Note that, if you have proven Fermat's Little Theorem for some exponent, then
you have also proven it for every multiple of that exponent. Thus, to prove it
for all exponents (> 2) up to some limit, it suffices to prove it for all odd
prime exponents up to that limit, as well as for exponent 4. Fermat himself
gave an argument which worked for exponent 4, so afterwards, one could
consider only odd prime exponents.

Note also that, if p is prime, and we have a solution to x^p + y^p = z^p, then
out of {x, y, z}, precisely 0, 1, or all 3 are divisible by p (i.e., if any
two were divisible by p, then so would be the third). If indeed all 3 are
divisible by p, we may accordingly divide all through by p to obtain a smaller
solution; thus, if there is any solution, there is a minimal solution where
precisely 0 or 1 of {x, y, z} are divisible by p.

**TASK 1**:
Answer these questions using the text about Fermat's theorem:
(a) Besides the odd prime exponents, which exponent must also be proven?
(b) Who gave an argument that worked for that exponent?
(c) What can be done when all three of x, y and z are divisible by p?
**TASK 2**: Give a continuation of the text about Fermat's theorem, starting after its last sentence.
The data that comes next is separate material and is unrelated to the text about Fermat's theorem.

**DATASET CONTENT**:
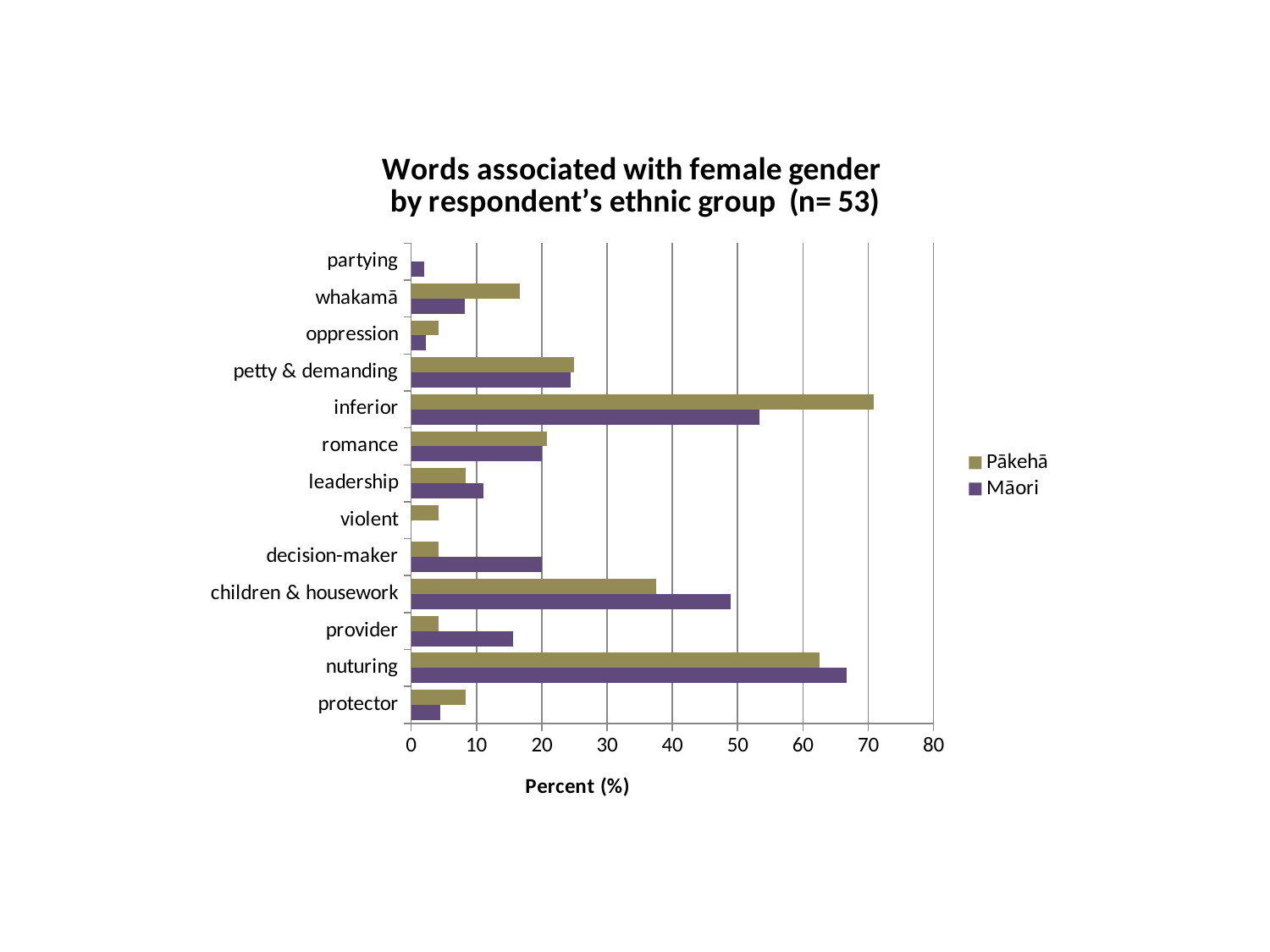
Which word has the highest Māori value? nuturing What kind of chart is shown on the slide? bar chart Is the Pākehā value for 'inferior' greater or less than 60? greater For 'children & housework', which group has the larger value, Pākehā or Māori? Māori How many word categories are plotted on the chart? 13 Is the Māori value for 'provider' greater or less than 10? greater Which word has the highest Pākehā value? inferior For 'inferior', which group has the larger value, Pākehā or Māori? Pākehā What is the label of the horizontal axis? Percent (%) Is the Pākehā value for 'whakamā' greater or less than 10? greater How many series does the legend list? 2 For 'decision-maker', which group has the larger value, Pākehā or Māori? Māori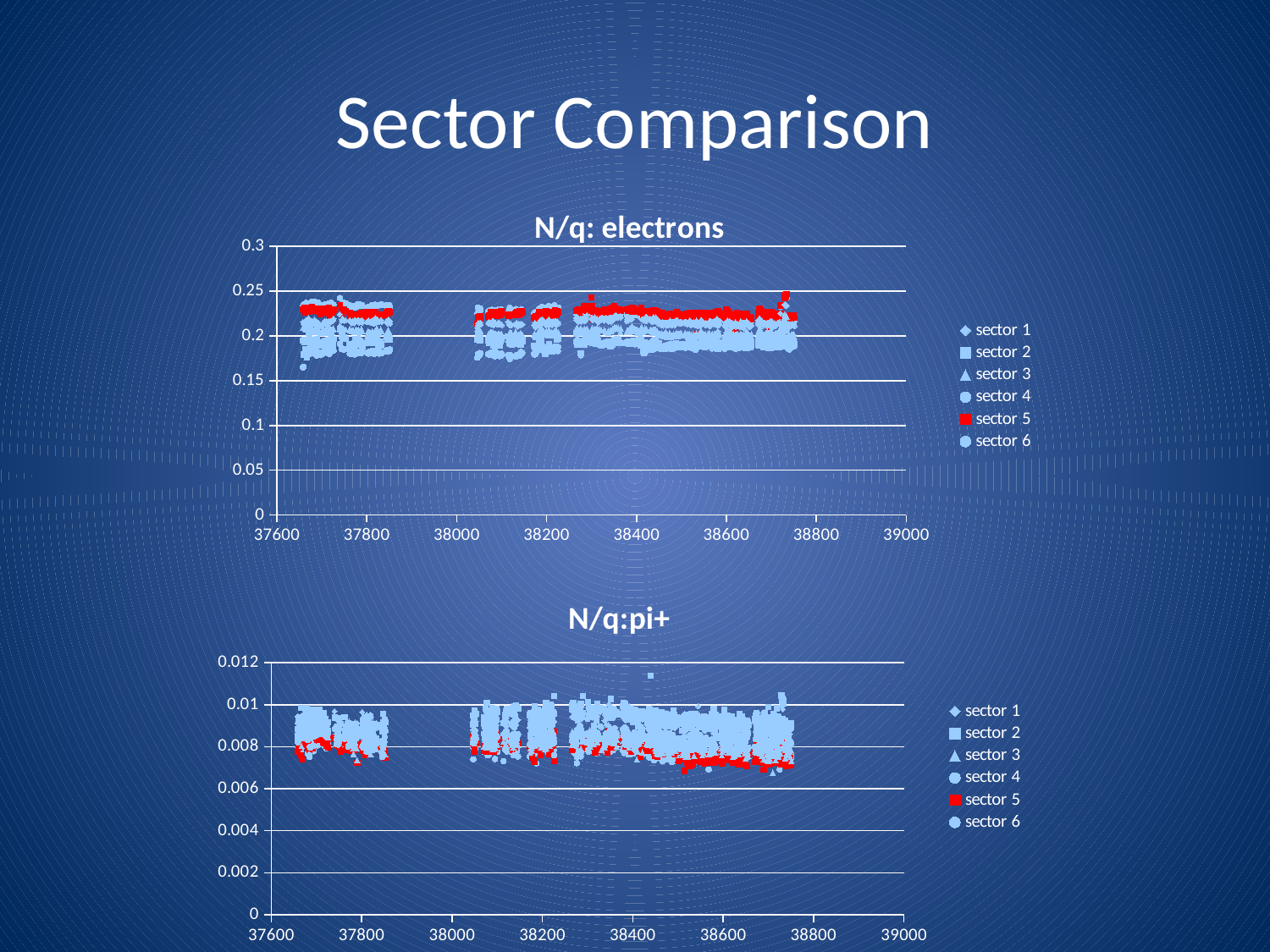
In the "N/q: electrons" chart, are the values for sector 5 greater or less than 0.15? greater How many series does the legend of the "N/q: electrons" chart list? 6 What is the title of the lower chart on the slide? N/q:pi+ What is the maximum value shown on the y axis of the "N/q:pi+" chart? 0.012 In the "N/q: electrons" chart, are the values for sector 5 greater or less than 0.25? less In the "N/q:pi+" chart, which series generally has lower values: sector 5 or sector 2? sector 5 In the "N/q:pi+" chart, are the values for sector 5 greater or less than 0.01? less How many series does the legend of the "N/q:pi+" chart list? 6 In the "N/q: electrons" chart, which series is plotted in red? sector 5 What kind of chart is the "N/q: electrons" chart? scatter chart In the "N/q: electrons" chart, which series generally has higher values: sector 5 or sector 6? sector 5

**EXERCISE RESPONSE 1**:
(a) Exponent 4.
(b) Fermat himself.
(c) Divide all through by p to obtain a smaller solution.

**EXERCISE RESPONSE 2**:
So to prove Fermat's Little Theorem for prime exponent p, it suffices to prove
both of the following claims for all solutions to x^p + y^p = z^p:

(A) It cannot be the case that precisely 0 of {x, y, z} are divisible by p

(B) It cannot be the case that precisely 1 of {x, y, z} is divisible by p

If this can be done for every odd prime p up to some limit, FLT is established
for all exponents up to that limit.

Germain did not do this. She did not have a strategy for proving (B). This
prevented her from establishing FLT in full for any exponent.

Germain did manage, however, to discover a strategy for establishing (A) for
various p. Specifically, she discovered a sufficient condition for (A) was the
existence of another prime t in a certain decidable relation to p. Germain
then manually searched for and discovered such t for each prime p < 100.

Why'd she stop there? Because it seemed like a nice place to stop. Nothing
special about 100 except the human factor. One could keep going, and indeed,
Legendre extended Germain's results to each prime < 197\. Germain and Legendre
were both aided by certain techniques they had developed in order to quickly
identify certain candidate t that could work as the auxiliary primes for
particular exponents p; however, these techniques broke down at 197, and while
it is possible to find by brute force an auxiliary prime t in the appropriate
relation to p = 197, the smallest such t is very large and the scale of the
calculation was beyond feasible at the time.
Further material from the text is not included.